Rubraca’s composition of matter patent expires in the U.S. in 2020. Clovis has stated the patent could be extended until the fourth quarter of 2023, and analysts expect another patent covering a salt formulation of Rubraca will hold until the early 2030s. Though small, the near-term threat to Rubraca’s exclusivity may weigh on the minds of potential acquirers.
“If you’re only looking at it on the surface … and only looking at composition of matter as the intellectual property lifespan, then that would definitely be a detraction on this molecule versus some others,” RBC’s MacKay said.

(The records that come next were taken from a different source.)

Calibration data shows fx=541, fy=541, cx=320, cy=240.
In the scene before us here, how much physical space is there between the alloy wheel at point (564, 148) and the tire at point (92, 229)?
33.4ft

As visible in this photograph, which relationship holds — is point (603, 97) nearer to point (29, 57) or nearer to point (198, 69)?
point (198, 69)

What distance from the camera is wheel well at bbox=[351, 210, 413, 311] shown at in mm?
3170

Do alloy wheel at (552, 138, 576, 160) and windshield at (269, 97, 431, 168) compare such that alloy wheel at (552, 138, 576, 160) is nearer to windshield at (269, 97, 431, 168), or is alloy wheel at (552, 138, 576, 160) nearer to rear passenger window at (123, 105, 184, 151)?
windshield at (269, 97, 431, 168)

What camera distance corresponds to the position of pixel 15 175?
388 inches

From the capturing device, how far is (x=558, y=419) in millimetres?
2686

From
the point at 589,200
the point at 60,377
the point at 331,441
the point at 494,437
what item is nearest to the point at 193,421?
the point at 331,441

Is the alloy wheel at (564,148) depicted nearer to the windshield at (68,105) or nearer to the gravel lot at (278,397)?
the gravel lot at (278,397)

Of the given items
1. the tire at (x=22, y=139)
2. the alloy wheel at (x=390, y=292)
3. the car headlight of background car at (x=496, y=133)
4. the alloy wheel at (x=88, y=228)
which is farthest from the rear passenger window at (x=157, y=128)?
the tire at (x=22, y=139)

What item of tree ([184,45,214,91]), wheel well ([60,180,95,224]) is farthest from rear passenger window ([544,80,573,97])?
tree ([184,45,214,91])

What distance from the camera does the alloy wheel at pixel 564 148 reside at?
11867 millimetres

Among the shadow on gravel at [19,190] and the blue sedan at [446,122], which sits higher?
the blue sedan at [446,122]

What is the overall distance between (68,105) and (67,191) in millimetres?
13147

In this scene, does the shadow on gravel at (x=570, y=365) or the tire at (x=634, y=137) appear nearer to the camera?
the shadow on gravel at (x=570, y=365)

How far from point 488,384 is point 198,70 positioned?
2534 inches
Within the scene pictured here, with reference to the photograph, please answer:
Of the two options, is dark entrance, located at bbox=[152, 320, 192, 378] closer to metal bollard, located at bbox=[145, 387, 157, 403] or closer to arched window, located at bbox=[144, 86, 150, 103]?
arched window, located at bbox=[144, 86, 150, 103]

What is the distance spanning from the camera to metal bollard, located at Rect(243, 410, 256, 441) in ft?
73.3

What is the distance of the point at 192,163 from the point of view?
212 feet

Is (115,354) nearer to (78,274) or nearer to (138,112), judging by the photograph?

There’s also the issue of PARP inhibitors not having measured up to the market expectations Wall Street set for for the class as it was developing. Lynparza, Zejula and Rubraca are each far from blockbuster status, with Clovis’ drug the weakest by revenue.
Credit: Jacob Bell / BioPharma Dive, data from companies
All three drugs hold indications for the maintenance treatment of adults with recurrent epithelial ovarian, fallopian tube or primary peritoneal cancer who are in a complete or partial response to platinum-based chemotherapy. But Rubraca was the last to secure such an approval, which is one of the reasons why carving out market share has been a difficult task for Clovis.
Additionally, Rubraca is already behind Lynparza and will likely soon be behind Zejula too in securing an approval in the first-line maintenance setting for those cancers. Such an outcome could create a bigger headache for Clovis.
According to Berens, the question becomes: What happens to drugs with downstream indications once competitors get approved in the front-line setting? A “shadow over Clovis” is whether doctors will use another PARP inhibitor if a patient’s cancer progresses after first-line PARP maintenance therapy, he noted.
“That being said, doctors may very well use all three of these drugs very similarly,” Berens countered, “as long as the payers won’t restrict access to one or the other.”
Where Rubraca is stepping out of rivals’ shadows is in a certain type of metastatic castration-resistant prostate cancer. There, the drug recently scored positive Phase 2 data — potentially putting it on track to get an approval for the indication ahead of Zejula and Lynparza. The company expects to submit an application to the Food and Drug Administration for Rubraca ​in BRCA-mutant advanced prostate cancer in late 2019, a timeline which makes the drug “highly competitive,” according to Clovis leadership.
Clovis is also testing Rubraca in other cancers such as breast, non-small cell lung and bladder.
“The drug is a good drug,” Berens said. “It should be desirable for someone to find a place in their portfolio for it.”